With regards to Mental Health Awareness Week, it's time to put a spotlight on an often overlooked issue in the workplace: Mental Health. In July, social media exploded after a software developer who suffers from anxiety and post-traumatic stress disorder shared an exchange with her boss on Twitter. She had emailed him to say that she was taking a day or two off “to focus on my mental health.” In a response that went viral, her boss thanked her for her openness and wished her well.

Three trees shaped as human heads with varying amounts of leaves

Many of the responses to this story were shocking, as workers shared stories of open hostility, passive aggression and even threats of termination from their employers when they voiced their need to take time off for mental issues.

This story highlights an unsettling double standard about wellness in American businesses. They routinely offer employees benefits such as smoking cessation, gym memberships, Zumba classes, lunchtime yoga, you name it.

But they’re not so good at dealing with subtler—but no less lethal—mental health issues, such as anxiety, depression, and grief. This doesn’t have to be the case. There are proven ways to keep a workplace both physically and mentally healthy, seven of which are described below. First, however, let’s look at the extent of this often-hidden problem.

Mental Illness Is Widespread in American Workplaces

Mental illness is still stigmatized despite decades of attempts to better understand and treat it. But here’s what we know now.

• The National Alliance on Mental Illness says 43.8 million American adults have problems with mental illness every year.

• National Institutes of Health data show that 6.7 percent of all Americans experience a major depressive episode every year.

• Women are nearly twice as likely as men to have major depression. Younger workers are the more likely to have a major depressive episode than older workers, and white Americans have the highest rates of major depression.

• The World Health Organization and the National Business Group on Health estimate American employers lose as much as $100 billion in direct costs every year from mental illness among their employees. And that doesn’t include indirect costs like lost productivity, higher disability claims and hard-to-quantify impacts, including those caused by undiagnosed problems with mental illness.

The millions of productive, intelligent workers with mental and emotional issues want to work for companies that support them, not those that stigmatize them. And the intimacy of a small business is well suited to help an employer help an employee who’s struggling with a diagnosed or undiagnosed mental or emotional challenge.

Seven Mental Wellness Boosters

Here are some tips for businesses on how to support employees living with mental illness. (Many of these pointers are from Mental Health America.)

1. Provide onsite workshops.

Offer employees training on self-care and stress-reduction. Book a speaker to discuss mental health and mental illness with your employees. Plus, hiring a therapist to provide half-day workshops a few times a year or meditation and yoga classes could save the cost of lost work time and increase engagement and productivity.

2. Offer employee assistance programs.

EAPs can help employees privately cope with pressures that may make them unable to do their jobs.
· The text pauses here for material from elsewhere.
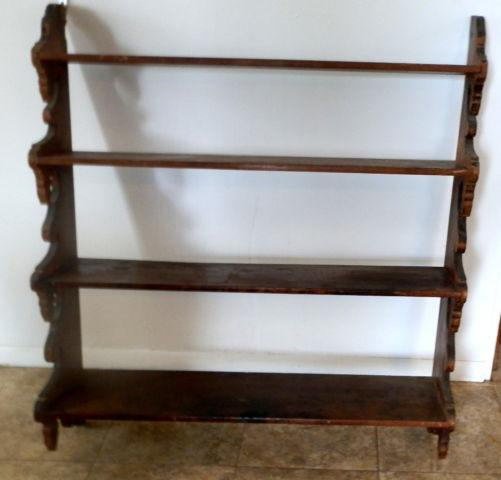 19th century handmade graduated walnut wall shelf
If you have an EAP, make sure your employees know that it’s there to help them with everything from problems with their marriage to PTSD. And make sure they know the help is free and completely private.

3. Ask your insurance carrier about mental health coverage.

Insurers have become more generous with behavioral benefits. Check with the company carrier to clarify what the current benefits are, and consider whether a change in coverage might be needed.

4. Insist on work/life balance.

A workplace that demands a frenetic pace and long hours can be exhilarating in the short term but could become toxic in the long run. Employers should make employees take vacations, and urge them to leave work at a decent hour. Don’t expect them to answer emails at 3 in the morning. Constantly remind workaholics that they need to have a real life away from work.

5. Educate employees—and managers—about mental health.

Don’t shy away from conversations about mental wellness. Make available some of the free screening tools that highlight risk factors and potential treatment needs. Make sure supervisors can recognize symptoms of anxiety, depression and other conditions, and give them the tools to react in a way that is helpful and positive.

6. Make physical wellness a priority.

Exercise, healthy eating, and participation in leisure activities also improve mental health. Whether you offer incentives to employees or provide workout space in the office, make overall wellness a core value for your organization.

7. Support employees’ efforts to get help.

Make it clear that it’s safe for an employee with a mental health issue to discuss treatment with managers. Make it clear that their condition will not be penalized or stigmatized. Encouraging an employee to seek treatment, allowing time off for appointments, or just assigning fewer tasks while the worker adjusts to new treatments can create an unbreakable bond between employer and employee.

By regularly addressing stress management, self care, and mental health, a company can help reduce the lingering stigma associated with mental illness. When employees believe co-workers won’t call them “crazy” and their managers won’t fire them for their struggles, they may be more willing to seek treatment. And that could be key to boosting employee health and happiness and the company’s bottom line.